>> Begin

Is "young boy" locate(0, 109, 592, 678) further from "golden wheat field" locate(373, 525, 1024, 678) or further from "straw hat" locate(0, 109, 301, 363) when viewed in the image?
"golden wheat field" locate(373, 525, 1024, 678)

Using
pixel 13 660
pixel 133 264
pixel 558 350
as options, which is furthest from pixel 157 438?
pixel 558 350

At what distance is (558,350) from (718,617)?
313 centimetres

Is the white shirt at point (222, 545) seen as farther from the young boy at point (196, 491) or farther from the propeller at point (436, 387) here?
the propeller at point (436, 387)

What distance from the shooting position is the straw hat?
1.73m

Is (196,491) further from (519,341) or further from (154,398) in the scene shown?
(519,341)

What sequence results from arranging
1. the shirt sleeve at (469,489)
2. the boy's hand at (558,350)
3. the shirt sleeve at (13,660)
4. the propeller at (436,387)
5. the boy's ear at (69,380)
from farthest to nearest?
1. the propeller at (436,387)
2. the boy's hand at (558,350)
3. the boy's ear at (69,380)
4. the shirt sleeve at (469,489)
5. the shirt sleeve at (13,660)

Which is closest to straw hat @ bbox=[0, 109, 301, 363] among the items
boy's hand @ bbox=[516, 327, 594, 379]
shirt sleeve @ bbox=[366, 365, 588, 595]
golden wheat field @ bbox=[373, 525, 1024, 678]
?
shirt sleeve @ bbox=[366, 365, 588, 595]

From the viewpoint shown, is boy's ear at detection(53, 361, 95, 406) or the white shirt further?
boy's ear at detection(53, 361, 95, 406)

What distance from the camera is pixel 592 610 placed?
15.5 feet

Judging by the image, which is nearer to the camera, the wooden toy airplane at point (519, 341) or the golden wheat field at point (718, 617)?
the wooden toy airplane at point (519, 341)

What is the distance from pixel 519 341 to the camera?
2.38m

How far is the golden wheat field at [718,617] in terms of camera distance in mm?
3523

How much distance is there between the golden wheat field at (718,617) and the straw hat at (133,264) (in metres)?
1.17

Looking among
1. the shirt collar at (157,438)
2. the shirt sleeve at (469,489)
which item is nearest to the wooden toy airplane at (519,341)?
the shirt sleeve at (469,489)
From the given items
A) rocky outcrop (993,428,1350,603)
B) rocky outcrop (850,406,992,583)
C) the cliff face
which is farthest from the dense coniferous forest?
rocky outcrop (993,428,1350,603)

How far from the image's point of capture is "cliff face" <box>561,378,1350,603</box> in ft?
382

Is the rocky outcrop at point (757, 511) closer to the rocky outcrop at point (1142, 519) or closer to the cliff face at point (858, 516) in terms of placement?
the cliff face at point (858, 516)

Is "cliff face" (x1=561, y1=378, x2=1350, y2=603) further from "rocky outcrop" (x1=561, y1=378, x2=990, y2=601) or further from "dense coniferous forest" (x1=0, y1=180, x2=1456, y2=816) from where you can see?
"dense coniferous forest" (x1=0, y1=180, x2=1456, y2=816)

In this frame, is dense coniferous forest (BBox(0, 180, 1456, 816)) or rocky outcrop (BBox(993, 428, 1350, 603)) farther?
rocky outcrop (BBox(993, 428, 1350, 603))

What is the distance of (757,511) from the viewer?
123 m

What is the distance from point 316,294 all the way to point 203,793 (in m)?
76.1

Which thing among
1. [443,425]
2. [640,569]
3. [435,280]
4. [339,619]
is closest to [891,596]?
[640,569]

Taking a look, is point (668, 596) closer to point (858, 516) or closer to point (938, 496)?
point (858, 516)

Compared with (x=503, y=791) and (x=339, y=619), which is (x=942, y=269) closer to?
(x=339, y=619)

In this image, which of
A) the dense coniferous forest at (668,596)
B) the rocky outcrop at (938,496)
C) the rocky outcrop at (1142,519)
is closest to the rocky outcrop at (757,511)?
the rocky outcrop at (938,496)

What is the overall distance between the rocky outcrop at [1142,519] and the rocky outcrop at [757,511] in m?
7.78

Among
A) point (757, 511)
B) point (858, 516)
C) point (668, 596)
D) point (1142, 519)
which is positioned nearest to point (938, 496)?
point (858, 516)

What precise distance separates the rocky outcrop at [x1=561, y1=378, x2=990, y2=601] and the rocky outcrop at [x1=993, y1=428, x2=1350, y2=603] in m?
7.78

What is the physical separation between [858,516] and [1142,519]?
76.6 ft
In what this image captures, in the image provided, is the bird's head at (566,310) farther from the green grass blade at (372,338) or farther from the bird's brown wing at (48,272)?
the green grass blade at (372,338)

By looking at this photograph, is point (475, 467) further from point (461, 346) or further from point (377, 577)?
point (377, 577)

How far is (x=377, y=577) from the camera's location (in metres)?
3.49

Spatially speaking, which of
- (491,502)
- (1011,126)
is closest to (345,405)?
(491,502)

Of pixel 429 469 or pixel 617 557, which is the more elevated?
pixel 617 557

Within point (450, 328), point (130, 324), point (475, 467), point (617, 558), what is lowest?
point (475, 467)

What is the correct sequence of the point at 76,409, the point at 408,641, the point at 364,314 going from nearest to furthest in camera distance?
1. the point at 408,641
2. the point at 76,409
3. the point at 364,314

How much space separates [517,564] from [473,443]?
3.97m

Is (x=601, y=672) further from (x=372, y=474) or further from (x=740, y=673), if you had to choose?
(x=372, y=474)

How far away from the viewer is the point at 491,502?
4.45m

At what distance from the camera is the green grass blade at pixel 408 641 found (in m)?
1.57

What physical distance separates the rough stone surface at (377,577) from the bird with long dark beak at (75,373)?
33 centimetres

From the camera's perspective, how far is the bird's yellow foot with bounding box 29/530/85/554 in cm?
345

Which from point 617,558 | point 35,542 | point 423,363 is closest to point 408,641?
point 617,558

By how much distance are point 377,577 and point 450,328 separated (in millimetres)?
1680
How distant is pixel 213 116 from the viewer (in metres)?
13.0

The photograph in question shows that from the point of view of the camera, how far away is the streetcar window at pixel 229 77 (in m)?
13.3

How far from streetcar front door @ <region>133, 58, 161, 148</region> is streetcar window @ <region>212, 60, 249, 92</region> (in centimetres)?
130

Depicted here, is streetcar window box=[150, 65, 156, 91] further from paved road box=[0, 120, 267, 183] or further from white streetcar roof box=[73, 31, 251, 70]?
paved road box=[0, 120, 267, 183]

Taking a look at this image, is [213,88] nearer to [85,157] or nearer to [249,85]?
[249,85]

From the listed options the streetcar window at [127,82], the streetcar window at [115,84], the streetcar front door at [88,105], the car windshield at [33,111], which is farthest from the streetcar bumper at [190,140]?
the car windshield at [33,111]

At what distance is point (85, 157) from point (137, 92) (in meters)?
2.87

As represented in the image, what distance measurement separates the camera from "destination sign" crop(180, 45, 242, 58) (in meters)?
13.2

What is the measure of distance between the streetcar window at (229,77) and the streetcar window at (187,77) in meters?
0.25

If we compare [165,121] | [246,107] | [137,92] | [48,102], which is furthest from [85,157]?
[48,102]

>> End

§ Task directions
Make an exact copy of the data above.

§ Solution to this exercise
Is "young boy" locate(0, 109, 592, 678) further from "golden wheat field" locate(373, 525, 1024, 678) or further from "straw hat" locate(0, 109, 301, 363) when viewed in the image?
"golden wheat field" locate(373, 525, 1024, 678)

Using
pixel 13 660
pixel 133 264
pixel 558 350
as options, which is furthest from pixel 157 438?
pixel 558 350

At what distance is (558,350) from (718,617)?
313 centimetres

Is the white shirt at point (222, 545) seen as farther from the young boy at point (196, 491) or farther from the propeller at point (436, 387) here?
the propeller at point (436, 387)

What distance from the shooting position is the straw hat?
1.73m

Is (196,491) further from (519,341) or further from (154,398) in the scene shown?
(519,341)

What sequence results from arranging
1. the shirt sleeve at (469,489)
2. the boy's hand at (558,350)
3. the shirt sleeve at (13,660)
4. the propeller at (436,387)
5. the boy's ear at (69,380)
from farthest to nearest?
1. the propeller at (436,387)
2. the boy's hand at (558,350)
3. the boy's ear at (69,380)
4. the shirt sleeve at (469,489)
5. the shirt sleeve at (13,660)

Which is closest to straw hat @ bbox=[0, 109, 301, 363] among the items
boy's hand @ bbox=[516, 327, 594, 379]
shirt sleeve @ bbox=[366, 365, 588, 595]
golden wheat field @ bbox=[373, 525, 1024, 678]
?
shirt sleeve @ bbox=[366, 365, 588, 595]

From the viewpoint shown, is boy's ear at detection(53, 361, 95, 406) or the white shirt further?
boy's ear at detection(53, 361, 95, 406)

What distance from the camera is pixel 592 610 placed?
15.5 feet

Judging by the image, which is nearer to the camera, the wooden toy airplane at point (519, 341) or the golden wheat field at point (718, 617)?
the wooden toy airplane at point (519, 341)

What is the distance from pixel 519 341 to the camera?
2.38m

How far is the golden wheat field at [718,617] in terms of camera distance in mm?
3523

How much distance is there between the golden wheat field at (718,617) and the straw hat at (133,264) (in metres)?
1.17

Looking among
1. the shirt collar at (157,438)
2. the shirt sleeve at (469,489)
which item is nearest to the wooden toy airplane at (519,341)?
the shirt sleeve at (469,489)
From the given items
A) rocky outcrop (993,428,1350,603)
B) rocky outcrop (850,406,992,583)
C) the cliff face
which is farthest from the dense coniferous forest?
rocky outcrop (993,428,1350,603)

How far from the image's point of capture is "cliff face" <box>561,378,1350,603</box> in ft?
382

Is the rocky outcrop at point (757, 511) closer to the rocky outcrop at point (1142, 519) or closer to the cliff face at point (858, 516) in terms of placement?
the cliff face at point (858, 516)

Is "cliff face" (x1=561, y1=378, x2=1350, y2=603) further from "rocky outcrop" (x1=561, y1=378, x2=990, y2=601) or further from "dense coniferous forest" (x1=0, y1=180, x2=1456, y2=816) from where you can see?
"dense coniferous forest" (x1=0, y1=180, x2=1456, y2=816)

In this frame, is dense coniferous forest (BBox(0, 180, 1456, 816)) or rocky outcrop (BBox(993, 428, 1350, 603)) farther?
rocky outcrop (BBox(993, 428, 1350, 603))

What is the distance of (757,511) from the viewer?
123 m

What is the distance from point 316,294 all the way to point 203,793 (in m)?
76.1

Which thing among
1. [443,425]
2. [640,569]
3. [435,280]
4. [339,619]
is closest to [891,596]?
[640,569]

Taking a look, is point (668, 596) closer to point (858, 516) or closer to point (938, 496)?
point (858, 516)

Compared with (x=503, y=791) and (x=339, y=619), which is (x=942, y=269) closer to?
(x=339, y=619)

In this image, which of
A) the dense coniferous forest at (668,596)
B) the rocky outcrop at (938,496)
C) the rocky outcrop at (1142,519)
is closest to the rocky outcrop at (757,511)?
the rocky outcrop at (938,496)

What is the overall distance between the rocky outcrop at [1142,519] and the rocky outcrop at [757,511] in m?
7.78

Among
A) point (757, 511)
B) point (858, 516)
C) point (668, 596)
D) point (1142, 519)
which is positioned nearest to point (938, 496)?
point (858, 516)

What precise distance separates the rocky outcrop at [x1=561, y1=378, x2=990, y2=601] and the rocky outcrop at [x1=993, y1=428, x2=1350, y2=603] in m?
7.78

What is the physical separation between [858,516] and [1142,519]?
76.6 ft
In what this image captures, in the image provided, is the bird's head at (566,310) farther from the green grass blade at (372,338) or farther from the bird's brown wing at (48,272)?
the green grass blade at (372,338)

By looking at this photograph, is point (475, 467) further from point (461, 346) or further from point (377, 577)?
point (377, 577)

How far is (x=377, y=577) from the camera's location (in metres)?
3.49

Spatially speaking, which of
- (491,502)
- (1011,126)
is closest to (345,405)?
(491,502)

Of pixel 429 469 or pixel 617 557, which is the more elevated?
pixel 617 557

Within point (450, 328), point (130, 324), point (475, 467), point (617, 558), what is lowest?
point (475, 467)

What is the correct sequence of the point at 76,409, the point at 408,641, the point at 364,314 going from nearest to furthest in camera distance?
1. the point at 408,641
2. the point at 76,409
3. the point at 364,314

How much space separates [517,564] from [473,443]?
3.97m

Is (x=601, y=672) further from (x=372, y=474) or further from (x=740, y=673), if you had to choose?
(x=372, y=474)

How far away from the viewer is the point at 491,502?
4.45m

At what distance from the camera is the green grass blade at pixel 408 641 found (in m)?
1.57

What physical distance separates the rough stone surface at (377,577) from the bird with long dark beak at (75,373)?
33 centimetres

From the camera's perspective, how far is the bird's yellow foot with bounding box 29/530/85/554 in cm?
345

Which from point 617,558 | point 35,542 | point 423,363 is closest to point 408,641?
point 617,558

By how much distance are point 377,577 and point 450,328 separated (in millimetres)?
1680
How distant is pixel 213 116 from the viewer (in metres)?
13.0

The photograph in question shows that from the point of view of the camera, how far away is the streetcar window at pixel 229 77 (in m)?
13.3

How far from streetcar front door @ <region>133, 58, 161, 148</region> is streetcar window @ <region>212, 60, 249, 92</region> (in centimetres)?
130

Depicted here, is streetcar window box=[150, 65, 156, 91] further from paved road box=[0, 120, 267, 183] or further from white streetcar roof box=[73, 31, 251, 70]?
paved road box=[0, 120, 267, 183]

Taking a look at this image, is [213,88] nearer to [85,157] or nearer to [249,85]?
[249,85]

From the listed options the streetcar window at [127,82], the streetcar window at [115,84], the streetcar front door at [88,105], the car windshield at [33,111], which is farthest from the streetcar bumper at [190,140]?
the car windshield at [33,111]

At what distance is point (85, 157) from point (137, 92) (in meters)?
2.87

As represented in the image, what distance measurement separates the camera from "destination sign" crop(180, 45, 242, 58) (in meters)?
13.2

What is the measure of distance between the streetcar window at (229,77) and the streetcar window at (187,77) in meters?
0.25

If we compare [165,121] | [246,107] | [137,92] | [48,102], which is furthest from [85,157]?
[48,102]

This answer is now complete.